* Task item
Each line of the data below from the one holding "New Zealand, site" to the one holding "common name: song thrush", inclusive, is to be reproduced exactly; no other line belongs in the answer.
* * *
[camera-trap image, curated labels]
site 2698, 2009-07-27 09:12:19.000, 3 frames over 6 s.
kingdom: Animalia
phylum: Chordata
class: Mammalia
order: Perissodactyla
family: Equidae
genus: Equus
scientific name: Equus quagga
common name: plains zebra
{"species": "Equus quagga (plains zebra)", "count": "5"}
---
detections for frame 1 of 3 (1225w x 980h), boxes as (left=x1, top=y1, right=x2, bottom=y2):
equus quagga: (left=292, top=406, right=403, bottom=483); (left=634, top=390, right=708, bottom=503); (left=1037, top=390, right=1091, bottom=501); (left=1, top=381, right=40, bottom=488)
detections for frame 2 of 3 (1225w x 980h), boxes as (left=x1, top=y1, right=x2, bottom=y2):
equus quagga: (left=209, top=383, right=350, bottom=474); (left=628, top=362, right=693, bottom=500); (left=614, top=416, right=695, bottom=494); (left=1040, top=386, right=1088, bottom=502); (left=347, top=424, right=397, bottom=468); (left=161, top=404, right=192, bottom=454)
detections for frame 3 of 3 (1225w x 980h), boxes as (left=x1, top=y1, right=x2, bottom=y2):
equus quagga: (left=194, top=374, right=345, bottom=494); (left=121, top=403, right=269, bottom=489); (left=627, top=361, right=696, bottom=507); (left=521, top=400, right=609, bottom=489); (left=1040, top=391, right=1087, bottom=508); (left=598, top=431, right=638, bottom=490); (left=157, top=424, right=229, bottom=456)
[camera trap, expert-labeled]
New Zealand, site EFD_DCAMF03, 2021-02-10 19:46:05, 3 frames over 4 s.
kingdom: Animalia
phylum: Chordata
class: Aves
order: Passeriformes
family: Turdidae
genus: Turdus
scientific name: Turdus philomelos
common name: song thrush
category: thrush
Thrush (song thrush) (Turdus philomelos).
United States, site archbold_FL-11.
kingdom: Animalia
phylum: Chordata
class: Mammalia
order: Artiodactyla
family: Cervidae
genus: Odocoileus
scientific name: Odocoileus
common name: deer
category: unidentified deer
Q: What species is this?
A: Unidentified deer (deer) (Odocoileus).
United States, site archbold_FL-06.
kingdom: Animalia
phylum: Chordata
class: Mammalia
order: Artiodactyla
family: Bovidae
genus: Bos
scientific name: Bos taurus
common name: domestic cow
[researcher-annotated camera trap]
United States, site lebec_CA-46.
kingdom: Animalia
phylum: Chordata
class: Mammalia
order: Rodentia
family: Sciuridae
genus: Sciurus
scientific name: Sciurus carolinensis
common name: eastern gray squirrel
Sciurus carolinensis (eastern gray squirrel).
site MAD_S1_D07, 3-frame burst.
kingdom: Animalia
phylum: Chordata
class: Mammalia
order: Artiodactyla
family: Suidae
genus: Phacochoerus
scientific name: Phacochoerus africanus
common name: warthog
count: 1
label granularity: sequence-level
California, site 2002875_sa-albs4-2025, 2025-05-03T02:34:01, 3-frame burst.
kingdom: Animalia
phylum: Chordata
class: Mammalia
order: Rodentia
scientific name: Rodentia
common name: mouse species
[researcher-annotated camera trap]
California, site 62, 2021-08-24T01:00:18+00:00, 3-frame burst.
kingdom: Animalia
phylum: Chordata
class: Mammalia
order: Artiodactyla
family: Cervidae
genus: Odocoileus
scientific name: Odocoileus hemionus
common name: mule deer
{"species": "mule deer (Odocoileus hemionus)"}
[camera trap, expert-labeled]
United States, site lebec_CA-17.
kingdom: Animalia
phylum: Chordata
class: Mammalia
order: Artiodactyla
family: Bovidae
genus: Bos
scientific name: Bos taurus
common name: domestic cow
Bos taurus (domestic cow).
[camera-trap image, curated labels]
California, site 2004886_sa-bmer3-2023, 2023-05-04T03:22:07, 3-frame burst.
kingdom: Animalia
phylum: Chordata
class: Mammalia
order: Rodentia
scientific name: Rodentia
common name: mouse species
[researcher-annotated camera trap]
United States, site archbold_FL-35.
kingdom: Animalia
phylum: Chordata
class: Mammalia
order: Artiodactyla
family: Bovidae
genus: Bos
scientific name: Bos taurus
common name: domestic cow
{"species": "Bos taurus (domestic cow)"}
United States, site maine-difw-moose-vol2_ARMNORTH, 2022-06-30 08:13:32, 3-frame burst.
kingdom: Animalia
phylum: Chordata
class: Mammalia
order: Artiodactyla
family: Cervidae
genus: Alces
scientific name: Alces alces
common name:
* * *
* Task result
New Zealand, site EFD_DCAMF03, 2021-02-10 19:46:05, 3 frames over 4 s.
kingdom: Animalia
phylum: Chordata
class: Aves
order: Passeriformes
family: Turdidae
genus: Turdus
scientific name: Turdus philomelos
common name: song thrush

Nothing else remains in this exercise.